Um olhar perineal
Um olhar perineal
Estive em uma consulta ginecológica de
rotina. E enquanto espero e percebo as várias outras mulheres em espera, penso
nas entranhas dos nossos corpos e o quanto para tantas, ainda é um corpo
estranho com o qual, muitas vezes não dialogamos. Temos as sensações de prazer,
dor, mas o quanto isso transpassa nossa consciência?
Tenho 43 anos recém-completados e
estamos em 2021, ainda atravessando uma pandemia que me parece eterna. Ano
passado devido a essa situação pandêmica, não fui a nenhuma consulta, então preciso
ir. (Preciso?) O ginecologista, um senhor de talvez sessenta anos, desgrenhado
com sua cabeleira grisalha. Mais preocupado em digitar com dois dedos do que em
me ouvir, e olha que nem é uma consulta do Sistema Único de Saúde brasileiro,
mas conveniada, e que dependendo da visão capitalista do distinto médico, dá no
mesmo. O que infelizmente significa em casos mais leves, ser tratado sem grande
consideração ou em casos mais graves, ser tratado sem qualquer respeito. E
enquanto eu falava sobre hormônios e entre tomar ou não... Ele mal me escutava,
até que devo ter dito algo absurdo, então ele começou a rir e começou a me
explicar como se eu fosse uma ignorante a respeito do meu próprio corpo. (Seria
um mansplaining? Quando um homem usa
seu tempo para explicar algo que é óbvio para a mulher, como se ela não tivesse
a capacidade de entender e que, portanto, precisa “ensiná-la”- fiquei me
perguntando.) Pensei em ir embora, como continuar uma consulta na qual terei
que me despir, abrir as pernas, para alguém que se quer se permite me ouvir?!
As violências simbólicas do cotidiano, pequeninas lacerações!
Como eu reclamei problematizando a
situação, ele me deu mais atenção, mudou o tom. Decidi não ir, mas permaneci
com o instinto desconfiado. Primeira pergunta frente a observação do corpo:
algum escape de urina? - Não! Respondo. Lágrimas muitas, urina não! (Claro que
não falo isso, as minhas lágrimas guardo para mim mesma.) Ele diz ser normal na minha
idade, diz que tenho uma laceração vaginal devido ao parto (que foi há doze
anos), mas como ele não me disse isso nos outros anos? O que mudou? Meu corpo
ou o seu olhar para ele? Afinal agora eu tenho 43 anos! Isso deve pesar. Ele
examina minhas mamas e pergunta se eu as examino. - Sim, senhor, eu vivo me
tocando! (Gostaria, mas não dá para responder assim para pessoas de horizontes estreitos! Certamente viria outro mansplaining.)

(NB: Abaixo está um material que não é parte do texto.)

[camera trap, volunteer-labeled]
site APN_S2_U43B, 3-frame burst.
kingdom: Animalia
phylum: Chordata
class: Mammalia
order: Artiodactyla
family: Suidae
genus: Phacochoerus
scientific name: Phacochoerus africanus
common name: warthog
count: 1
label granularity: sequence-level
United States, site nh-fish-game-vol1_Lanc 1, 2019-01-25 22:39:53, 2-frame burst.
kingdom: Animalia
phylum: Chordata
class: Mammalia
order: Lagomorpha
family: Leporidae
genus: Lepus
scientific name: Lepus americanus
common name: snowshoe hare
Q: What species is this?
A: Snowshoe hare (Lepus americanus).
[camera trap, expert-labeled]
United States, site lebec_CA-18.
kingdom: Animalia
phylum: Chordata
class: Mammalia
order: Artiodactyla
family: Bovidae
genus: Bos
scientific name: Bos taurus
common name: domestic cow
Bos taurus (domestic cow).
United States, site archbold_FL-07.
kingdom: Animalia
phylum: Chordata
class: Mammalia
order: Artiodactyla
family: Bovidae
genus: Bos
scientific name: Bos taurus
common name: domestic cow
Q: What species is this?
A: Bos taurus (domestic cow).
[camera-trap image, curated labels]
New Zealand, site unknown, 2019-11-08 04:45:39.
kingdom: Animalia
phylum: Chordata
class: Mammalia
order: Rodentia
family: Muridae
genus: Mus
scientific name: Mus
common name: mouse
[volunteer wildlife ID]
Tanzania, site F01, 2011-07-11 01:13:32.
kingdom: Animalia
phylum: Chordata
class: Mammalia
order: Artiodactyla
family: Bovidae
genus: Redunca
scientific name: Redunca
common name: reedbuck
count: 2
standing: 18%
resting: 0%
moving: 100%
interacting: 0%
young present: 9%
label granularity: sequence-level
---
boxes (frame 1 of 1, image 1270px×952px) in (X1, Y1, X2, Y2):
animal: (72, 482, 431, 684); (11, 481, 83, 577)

Ele me fala da possibilidade de
cirurgia, levantar útero e coisas do gênero. Pergunto sobre exercícios para o
assoalho pélvico, e ele diz serem inúteis. O médico – esse “detentor do saber”
– sempre a desconsiderar outros saberes, os que não são devidamente comprovados
cientificamente. E eu preciso realmente aceitar esse olhar que a ciência construiu
sobre meu corpo feminino? Ciência que sempre ignorou meu prazer nos parcos
trabalhos acadêmicos sobre o clitóris ou orgasmo feminino? Que jogou sobre o
meu corpo a carga de anticoncepcionais ou de uma laqueadura e pouco avançou
para a elaboração de um anticoncepcional masculino ou de propagação em massa
dos benefícios da vasectomia. O corpo feminino sempre digno de intervenções
cirúrgicas, coquetéis hormonais e uma não escuta efetiva!
Esfaqueio o médico com meu sorriso de Mona Lisa – ele não sabe, mas sentada a sua frente, há uma mulher desperta. Eu ouço o que meu corpo me diz, e posso te ouvir se me ouvir. Mas o contrário não é possível. Venho trabalhando descolonizações patriarcais em meu ser. Aqui não é mais terreno de testes para um cientificismo antifeminino. Vou embora com minha laceração perineal, convivemos juntas desde o último parto, há doze anos e se isso não foi um problema antes, porque será agora? Falemos do tônus vaginal, falemos do prazer ou da ausência dele para daí observarmos as reais necessidades cirúrgicas, que tal?
(Não quero desconsiderar os saberes médicos, mas viva a ginecologia natural que é o conhecimento e domínio do meu próprio corpo e os cuidados em consonância com meu ciclo!)